Another way to put it is that all remote team members should be able to make independent decisions — “Everyone should be a mini-CEO” — specially in an asynchronous environment in which your team member can be sleeping.

“Everyone should be a mini-CEO”

When Time Doctor filters for culture, they include questions like “Do you have a passport?” or “What does your remote working stack looks like?” to ensure that the candidate can cope with asynchronous work.

Multiple iterations to get their

As mentioned, every great process goes through multiple iterations, and Time Doctor’s wasn’t an exception to the rule.

When I kicked off my conversation with Liam about their recruitment process, he mentioned “I was just working on that last night.”

The team went through several stages to arrive to where they are now — a comprehensive hiring process that supports rapid growth in a distributed environment.

But not everything starts scientifically: “It was mostly trial and error,” mentions Liam. “Below 10 employees, you do what you can. After that point, you start thinking about a process.”

“Below 10 employees, you do what you can. After that point, you start thinking about a process.”

Liam suggests that when you are just a handful of team members, you should do what you can. Resources are scarce, and everyone needs to wear multiple hats, so setting a process in place can be detrimental.

When they hit 10 people, they came up with v1 of their process, the first iteration.
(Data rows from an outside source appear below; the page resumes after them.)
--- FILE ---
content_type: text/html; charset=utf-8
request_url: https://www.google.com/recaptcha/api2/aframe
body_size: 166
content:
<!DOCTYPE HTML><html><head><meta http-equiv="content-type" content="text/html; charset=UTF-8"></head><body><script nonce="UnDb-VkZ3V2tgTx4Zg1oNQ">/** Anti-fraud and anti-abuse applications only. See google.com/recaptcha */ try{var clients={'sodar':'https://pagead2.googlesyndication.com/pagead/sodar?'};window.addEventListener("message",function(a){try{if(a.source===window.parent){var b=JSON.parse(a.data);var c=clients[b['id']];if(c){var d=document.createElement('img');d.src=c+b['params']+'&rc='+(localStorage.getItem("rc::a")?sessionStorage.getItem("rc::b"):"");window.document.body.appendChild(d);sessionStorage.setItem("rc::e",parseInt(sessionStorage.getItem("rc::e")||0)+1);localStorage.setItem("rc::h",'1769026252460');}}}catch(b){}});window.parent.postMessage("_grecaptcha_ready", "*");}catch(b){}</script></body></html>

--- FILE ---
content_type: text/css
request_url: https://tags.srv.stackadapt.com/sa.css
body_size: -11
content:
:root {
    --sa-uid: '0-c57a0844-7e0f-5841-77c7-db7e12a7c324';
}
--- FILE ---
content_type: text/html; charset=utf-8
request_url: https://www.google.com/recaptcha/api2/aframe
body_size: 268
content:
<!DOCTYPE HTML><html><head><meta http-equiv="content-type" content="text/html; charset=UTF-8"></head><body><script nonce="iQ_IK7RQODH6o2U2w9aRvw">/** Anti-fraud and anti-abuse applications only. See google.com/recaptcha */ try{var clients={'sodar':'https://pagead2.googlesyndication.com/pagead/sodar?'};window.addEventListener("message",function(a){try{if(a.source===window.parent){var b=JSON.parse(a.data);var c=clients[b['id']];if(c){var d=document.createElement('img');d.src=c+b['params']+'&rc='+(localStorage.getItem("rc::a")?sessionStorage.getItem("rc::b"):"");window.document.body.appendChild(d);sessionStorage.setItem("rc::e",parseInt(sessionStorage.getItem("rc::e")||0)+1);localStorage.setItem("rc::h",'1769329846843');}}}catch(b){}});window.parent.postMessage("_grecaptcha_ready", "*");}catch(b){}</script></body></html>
It had some safety fails in place, but it didn’t have the structure it does today. Then, the 50 perosn mark comes up: “That’s when we really got serious and put in a very strict process.”
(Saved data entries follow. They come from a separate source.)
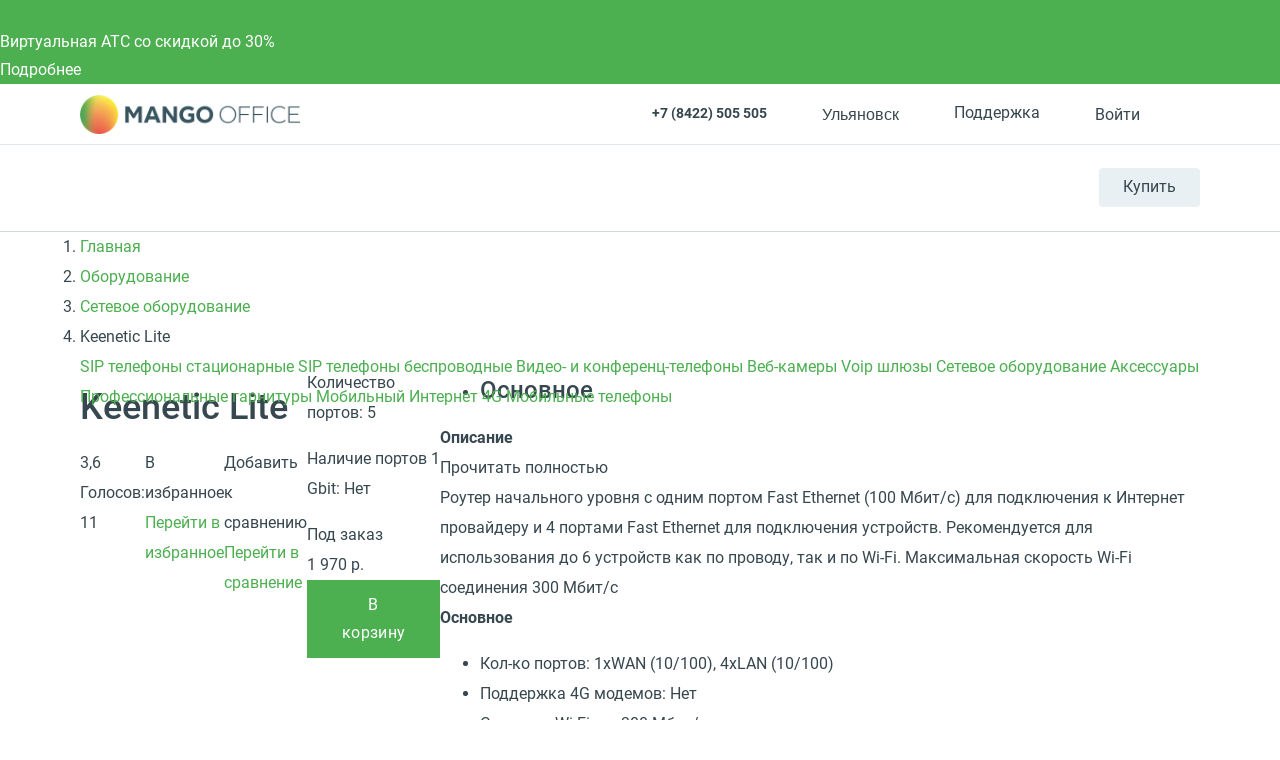

--- FILE ---
content_type: application/javascript; charset=utf-8
request_url: https://emd.hybrid.ai/plgt.js?exl=&foadh=&gapl=&cs=&pcs=&vcs=
body_size: 2402
content:
(new Image()).src="https://yandex.ru/an/mapuid/targetixis/56e6cb04163dd299734f";(new Image()).src="https://cm.g.doubleclick.net/pixel?google_nid=hybrid_adtech_spzoo&google_cm&google_sc&gdpr=&gdpr_consent=";(new Image()).src="https://ad.mail.ru/cm.gif?p=28&id=56e6cb04163dd299734f";(new Image()).src="https://pixel.onaudience.com/?partner=207&mapped=56e6cb04163dd299734f&noredirect=1";window.setTimeout(function(){window.setTimeout(function(){window.setTimeout(function(){window.setTimeout(function(){window.setTimeout(function(){window.setTimeout(function(){window.setTimeout(function(){window.setTimeout(function(){(new Image()).src="https://inv-nets.admixer.net/adxcm.aspx?ssp=c69c5599-5fc4-4e1f-b0a5-3692b72ccd31&redir=1";(new Image()).src="https://ssp.adriver.ru/cgi-bin/sync.cgi?dsp_id=100&external_id=56e6cb04163dd299734f";},2000);(new Image()).src="https://gw-iad-bid.ymmobi.com/dsp/user/sync?dspid=aHlicmlkX2RzcA==&gdpr=&gdpr_consent=&us_privacy=&callback=https%3A%2F%2Fdm-eu.hybrid.ai%2Fmatch%3Fid%3D418%26vid%3D%7Bym_user_id%7D%26gdpr%3D%7BGDPR%7D%26gdpr_consent%3D%7BGDPR_CONSENT%7D";(new Image()).src="https://us.ck-ie.com/hbrd678.gif?gdpr=&gdpr_consent=&puid=56e6cb04163dd299734f";},2000);(new Image()).src="https://exchange.buzzoola.com/cookiesync/dsp/targetix?uid=56e6cb04163dd299734f";(new Image()).src="https://ads.betweendigital.com/match?bidder_id=10&external_user_id=56e6cb04163dd299734f&gdpr=&consent=";},2000);(new Image()).src="https://x01.aidata.io/0.gif?pid=TARGETIX";(new Image()).src="https://s.ad.smaato.net/c/?dspInit=1001983&dspCookie=56e6cb04163dd299734f&gdpr=&gdpr_consent=";},2000);(new Image()).src="https://ib.adnxs.com/setuid?entity=385&code=56e6cb04163dd299734f&gdpr=&gdpr_consent=";(new Image()).src="https://u.openx.net/w/1.0/sd?id=559757357&val=56e6cb04163dd299734f&gdpr=&gdpr_consent=";},2000);(new Image()).src="https://dm.hybrid.ai/yandexdmp-match";(new Image()).src="https://eye.targetads.io/sync/partner?id=hybrid&external_id=56e6cb04163dd299734f";},2000);(new Image()).src="https://dmg.digitaltarget.ru/1/168/i/i?a=168&e=56e6cb04163dd299734f&i=28586064";(new Image()).src="https://cr-frontend.weborama-tech.ru/cr?key=hybrid&url=https%3A%2F%2Fdm.hybrid.ai%2Fmatch%3Fid%3D206%26vid%3D{WEBO_CID}";},2000);(new Image()).src="https://a.bringads.ru/sync?dsp=23&buyerid=56e6cb04163dd299734f";},2000);

--- FILE ---
content_type: application/javascript
request_url: https://api.ipify.org/?format=jsonp&callback=getIP
body_size: -48
content:
getIP({"ip":"13.58.189.236"});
The process is so rigorous, that Liam, one of the co-founders, can’t hire anymore without getting it approved by someone else in the team: “”This is very important to understand, you need equally intelligent people to tell you it’s a good idea.”

On-boarding new remote people

Every great company has a good on-boarding process to ensure all new hires are up to speed, and can start making an impact on the business from Day One.
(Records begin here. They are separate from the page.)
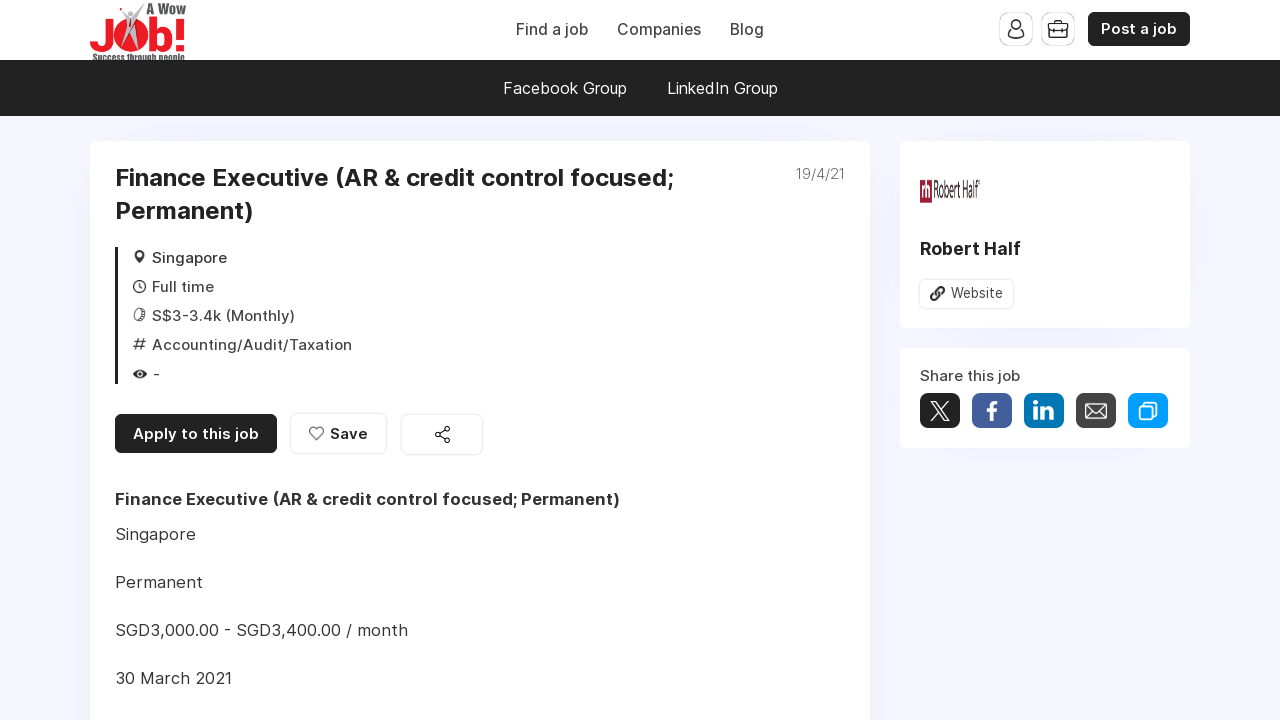

--- FILE ---
content_type: text/html; charset=utf-8
request_url: https://www.google.com/recaptcha/api2/aframe
body_size: 265
content:
<!DOCTYPE HTML><html><head><meta http-equiv="content-type" content="text/html; charset=UTF-8"></head><body><script nonce="oWVaJzQpZWKGmTm6uUKphA">/** Anti-fraud and anti-abuse applications only. See google.com/recaptcha */ try{var clients={'sodar':'https://pagead2.googlesyndication.com/pagead/sodar?'};window.addEventListener("message",function(a){try{if(a.source===window.parent){var b=JSON.parse(a.data);var c=clients[b['id']];if(c){var d=document.createElement('img');d.src=c+b['params']+'&rc='+(localStorage.getItem("rc::a")?sessionStorage.getItem("rc::b"):"");window.document.body.appendChild(d);sessionStorage.setItem("rc::e",parseInt(sessionStorage.getItem("rc::e")||0)+1);localStorage.setItem("rc::h",'1763636565162');}}}catch(b){}});window.parent.postMessage("_grecaptcha_ready", "*");}catch(b){}</script></body></html>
As a remote company with a meticulous hiring process, on-boarding is done slowly while each candidate advances through the stages. But to “break the ice” with other team members and get everyone fully up to speed, Time Doctor has a comprehensive on-boarding document.

“This wiki communicates who we are as a business, how team members work together, and how we treat others,” explains Liam. “This covers key aspects of the Time Doctor culture. For instance, we accept all races, gender, sexual orientations, and religious affiliations.”

Candidates receive the Wiki after the first test month: “Before then they don’t have access to anything, but they do their best work.”

One suggestion from Liam: “We use specific software for this, but if you are below 50 people, a series of Google Docs works just fine, no need to reinvent the wheel.”